William "Bill" Yeager (born June 16, 1940, in San Francisco) is an American engineer. He is an inventor of a packet-switched, "Ships in the Night", multiple-protocol router in 1981.

== Education ==
He received his bachelor's degree in mathematics from the University of California, Berkeley in 1964; his master's degree in mathematics from San Jose State University in 1966; and completed his doctoral course work at the University of Washington in 1970.

== Career ==
From 1970 to 1975 he worked at NASA Ames Research Center where he wrote, as a part of the Pioneer 10/Pioneer 11 mission control operating system, both the telemetry monitoring and real time display of the images of Jupiter.

He joined Stanford University in August 1975 as a member of Dr. Elliott Levanthal's Instrumentation Research Laboratory. He was responsible for a small computer laboratory for biomedical applications of mass spectrometry. This laboratory in conjunction with several chemists, and the Department of inherited rare diseases in the medical school made significant inroads in identifying inherited rare diseases from the gas chromatograph, mass spectrometer data generated from blood and urine samples of sick children. His significant accomplishment was to complete a prototype program initiated by Dr. R. Geoff Dromey called CLEANUP. This program "extracted representative spectra from GC/MS data," and was later used by the EPA to detect water pollutants.

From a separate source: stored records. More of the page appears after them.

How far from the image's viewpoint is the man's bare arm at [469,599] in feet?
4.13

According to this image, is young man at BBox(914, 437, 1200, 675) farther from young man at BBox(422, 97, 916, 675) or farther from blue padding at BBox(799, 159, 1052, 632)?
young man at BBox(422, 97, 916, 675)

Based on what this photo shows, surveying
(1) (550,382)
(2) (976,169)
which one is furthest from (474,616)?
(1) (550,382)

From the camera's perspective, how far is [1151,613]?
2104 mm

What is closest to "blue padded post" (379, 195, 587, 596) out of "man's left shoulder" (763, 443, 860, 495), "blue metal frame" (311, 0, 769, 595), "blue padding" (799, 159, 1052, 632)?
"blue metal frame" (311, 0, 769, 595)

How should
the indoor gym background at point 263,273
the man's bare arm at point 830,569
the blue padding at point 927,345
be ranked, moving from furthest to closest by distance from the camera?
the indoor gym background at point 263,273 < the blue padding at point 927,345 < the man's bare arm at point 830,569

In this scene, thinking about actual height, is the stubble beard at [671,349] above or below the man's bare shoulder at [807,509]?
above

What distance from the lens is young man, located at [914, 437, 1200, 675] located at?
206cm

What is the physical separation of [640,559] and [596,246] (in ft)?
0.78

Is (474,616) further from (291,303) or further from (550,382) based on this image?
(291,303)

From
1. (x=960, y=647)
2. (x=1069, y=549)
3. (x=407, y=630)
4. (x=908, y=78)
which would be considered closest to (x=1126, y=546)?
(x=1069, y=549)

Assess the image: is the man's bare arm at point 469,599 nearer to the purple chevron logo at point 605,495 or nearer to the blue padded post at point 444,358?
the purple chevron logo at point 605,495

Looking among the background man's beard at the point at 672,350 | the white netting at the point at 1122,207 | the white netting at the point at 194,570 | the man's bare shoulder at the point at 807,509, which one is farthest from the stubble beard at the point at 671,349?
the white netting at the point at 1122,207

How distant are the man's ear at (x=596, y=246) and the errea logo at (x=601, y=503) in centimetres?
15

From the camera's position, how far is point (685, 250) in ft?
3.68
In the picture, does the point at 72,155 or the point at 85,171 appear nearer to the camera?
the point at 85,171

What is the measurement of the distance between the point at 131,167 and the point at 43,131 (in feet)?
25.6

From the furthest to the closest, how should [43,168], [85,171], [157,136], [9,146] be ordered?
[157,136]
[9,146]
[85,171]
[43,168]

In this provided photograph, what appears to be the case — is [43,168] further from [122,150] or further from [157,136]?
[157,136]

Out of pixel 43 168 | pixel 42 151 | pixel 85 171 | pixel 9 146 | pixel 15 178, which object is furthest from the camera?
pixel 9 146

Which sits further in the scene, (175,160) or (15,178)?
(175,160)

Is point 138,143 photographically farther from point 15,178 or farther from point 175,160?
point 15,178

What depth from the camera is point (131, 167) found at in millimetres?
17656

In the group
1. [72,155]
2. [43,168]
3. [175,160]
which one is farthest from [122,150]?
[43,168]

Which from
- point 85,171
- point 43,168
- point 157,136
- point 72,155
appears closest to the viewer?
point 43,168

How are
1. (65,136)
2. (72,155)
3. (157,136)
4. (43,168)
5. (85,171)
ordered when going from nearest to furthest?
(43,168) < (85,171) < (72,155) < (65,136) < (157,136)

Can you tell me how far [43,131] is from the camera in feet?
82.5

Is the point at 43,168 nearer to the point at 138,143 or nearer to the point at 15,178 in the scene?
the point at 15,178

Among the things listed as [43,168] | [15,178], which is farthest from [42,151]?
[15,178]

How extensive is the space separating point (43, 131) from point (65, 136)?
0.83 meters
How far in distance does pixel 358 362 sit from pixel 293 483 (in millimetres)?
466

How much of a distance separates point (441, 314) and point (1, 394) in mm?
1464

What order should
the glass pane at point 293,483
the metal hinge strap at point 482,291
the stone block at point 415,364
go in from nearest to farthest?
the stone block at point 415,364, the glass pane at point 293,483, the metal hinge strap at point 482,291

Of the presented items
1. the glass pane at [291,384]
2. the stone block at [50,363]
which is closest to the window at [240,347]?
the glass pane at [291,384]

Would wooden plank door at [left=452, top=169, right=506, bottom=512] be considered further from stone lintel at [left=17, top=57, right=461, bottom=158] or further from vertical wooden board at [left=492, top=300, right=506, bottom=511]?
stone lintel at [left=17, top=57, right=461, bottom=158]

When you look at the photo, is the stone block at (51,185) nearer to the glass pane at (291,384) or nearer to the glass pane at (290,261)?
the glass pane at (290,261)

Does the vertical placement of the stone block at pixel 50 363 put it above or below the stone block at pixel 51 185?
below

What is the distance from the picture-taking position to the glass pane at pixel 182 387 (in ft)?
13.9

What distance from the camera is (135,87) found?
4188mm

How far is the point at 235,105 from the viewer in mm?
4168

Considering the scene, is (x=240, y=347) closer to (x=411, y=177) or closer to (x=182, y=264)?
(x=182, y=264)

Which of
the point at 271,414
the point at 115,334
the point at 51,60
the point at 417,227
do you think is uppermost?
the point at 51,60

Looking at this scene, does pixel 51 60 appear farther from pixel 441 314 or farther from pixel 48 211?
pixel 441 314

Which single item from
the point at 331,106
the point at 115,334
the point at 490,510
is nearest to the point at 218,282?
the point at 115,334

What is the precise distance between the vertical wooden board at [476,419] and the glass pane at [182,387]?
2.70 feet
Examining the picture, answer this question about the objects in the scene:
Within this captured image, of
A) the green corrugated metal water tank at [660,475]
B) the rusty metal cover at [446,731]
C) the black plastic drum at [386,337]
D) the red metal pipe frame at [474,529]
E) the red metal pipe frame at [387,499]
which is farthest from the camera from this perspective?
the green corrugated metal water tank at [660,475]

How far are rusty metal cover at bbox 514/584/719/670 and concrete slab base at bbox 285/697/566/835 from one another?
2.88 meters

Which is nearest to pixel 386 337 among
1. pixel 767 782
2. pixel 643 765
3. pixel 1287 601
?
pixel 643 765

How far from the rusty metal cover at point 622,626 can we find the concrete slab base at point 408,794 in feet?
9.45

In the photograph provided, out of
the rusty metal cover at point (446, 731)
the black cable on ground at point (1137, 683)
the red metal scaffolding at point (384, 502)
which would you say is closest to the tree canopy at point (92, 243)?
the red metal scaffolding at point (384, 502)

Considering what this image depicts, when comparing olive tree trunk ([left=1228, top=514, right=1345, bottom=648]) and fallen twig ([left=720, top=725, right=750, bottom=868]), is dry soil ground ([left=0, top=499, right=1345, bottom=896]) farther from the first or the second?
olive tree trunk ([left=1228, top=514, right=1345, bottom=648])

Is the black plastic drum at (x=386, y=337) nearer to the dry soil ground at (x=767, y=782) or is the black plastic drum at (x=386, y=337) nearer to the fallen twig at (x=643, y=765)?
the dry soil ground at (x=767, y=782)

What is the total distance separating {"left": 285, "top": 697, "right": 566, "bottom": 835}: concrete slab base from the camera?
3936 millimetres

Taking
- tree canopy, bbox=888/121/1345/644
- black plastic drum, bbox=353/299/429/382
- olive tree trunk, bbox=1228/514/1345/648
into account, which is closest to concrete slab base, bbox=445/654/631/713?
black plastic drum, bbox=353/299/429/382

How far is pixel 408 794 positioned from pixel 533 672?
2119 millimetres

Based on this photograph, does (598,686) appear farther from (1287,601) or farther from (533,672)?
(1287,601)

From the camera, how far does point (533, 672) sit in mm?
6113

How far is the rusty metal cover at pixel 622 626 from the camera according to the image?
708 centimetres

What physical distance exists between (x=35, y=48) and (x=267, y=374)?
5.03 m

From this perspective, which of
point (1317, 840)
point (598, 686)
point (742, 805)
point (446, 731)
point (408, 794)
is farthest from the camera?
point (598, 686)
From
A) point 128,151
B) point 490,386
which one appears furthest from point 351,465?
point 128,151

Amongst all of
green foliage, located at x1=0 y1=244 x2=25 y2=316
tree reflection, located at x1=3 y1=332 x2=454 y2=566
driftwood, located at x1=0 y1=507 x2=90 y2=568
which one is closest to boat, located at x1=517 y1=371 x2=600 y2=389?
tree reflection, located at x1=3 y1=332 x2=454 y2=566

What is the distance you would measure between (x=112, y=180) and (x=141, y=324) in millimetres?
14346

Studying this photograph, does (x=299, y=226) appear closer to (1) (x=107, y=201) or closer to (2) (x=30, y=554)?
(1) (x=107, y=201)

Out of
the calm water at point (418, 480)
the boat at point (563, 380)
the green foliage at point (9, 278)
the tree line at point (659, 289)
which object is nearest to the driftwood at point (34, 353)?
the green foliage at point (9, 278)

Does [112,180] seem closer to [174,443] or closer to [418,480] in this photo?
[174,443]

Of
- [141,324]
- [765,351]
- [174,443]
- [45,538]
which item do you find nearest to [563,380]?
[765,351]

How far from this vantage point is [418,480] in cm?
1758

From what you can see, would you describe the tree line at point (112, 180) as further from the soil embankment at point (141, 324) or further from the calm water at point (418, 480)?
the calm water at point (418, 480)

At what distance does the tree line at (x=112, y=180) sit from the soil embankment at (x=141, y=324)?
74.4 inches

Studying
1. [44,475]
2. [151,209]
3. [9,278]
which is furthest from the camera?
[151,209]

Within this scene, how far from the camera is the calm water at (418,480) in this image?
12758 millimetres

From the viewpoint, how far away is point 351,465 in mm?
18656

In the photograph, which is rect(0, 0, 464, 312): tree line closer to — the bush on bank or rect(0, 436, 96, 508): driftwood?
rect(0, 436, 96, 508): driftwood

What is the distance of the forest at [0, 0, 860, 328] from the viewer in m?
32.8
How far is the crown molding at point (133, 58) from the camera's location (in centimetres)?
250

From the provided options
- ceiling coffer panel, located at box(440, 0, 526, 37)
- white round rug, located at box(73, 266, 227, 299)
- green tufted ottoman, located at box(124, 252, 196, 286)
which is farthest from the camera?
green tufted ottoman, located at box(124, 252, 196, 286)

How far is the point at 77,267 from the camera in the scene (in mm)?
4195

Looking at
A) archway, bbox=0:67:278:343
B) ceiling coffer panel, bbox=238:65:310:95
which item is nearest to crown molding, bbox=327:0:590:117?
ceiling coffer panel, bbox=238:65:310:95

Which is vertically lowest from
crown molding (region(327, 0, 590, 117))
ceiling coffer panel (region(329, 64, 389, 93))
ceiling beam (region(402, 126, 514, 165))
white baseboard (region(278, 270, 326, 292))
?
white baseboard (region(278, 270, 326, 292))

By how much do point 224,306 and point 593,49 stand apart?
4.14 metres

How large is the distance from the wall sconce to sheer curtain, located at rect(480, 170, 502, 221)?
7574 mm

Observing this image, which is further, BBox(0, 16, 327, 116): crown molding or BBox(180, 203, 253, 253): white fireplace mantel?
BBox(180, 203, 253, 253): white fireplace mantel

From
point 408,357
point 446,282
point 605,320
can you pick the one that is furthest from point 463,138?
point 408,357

At Stanford in 1979, Yeager wrote the ttyftp serial line file transfer program, which was developed into the Macintosh version of the Kermit protocol at Columbia University.

During his 20-year tenure at Stanford he worked in the Knowledge Systems Laboratory as well as the Stanford University Computer Science department. Yeager's 1981 Stanford router used his custom Network Operating System (NOS). The code routed PARC Universal Packet (PUP), Xerox Network Systems (XNS), Internet Protocol (IP) and Chaosnet packets. His NOS was also used in the EtherTIPS that were used throughout the Stanford LAN for terminal access to both the LAN and the Internet. This code was licensed by Cisco Systems in 1987 and became the core of the first Cisco IOS. This provided the groundwork for a new, global communications approach.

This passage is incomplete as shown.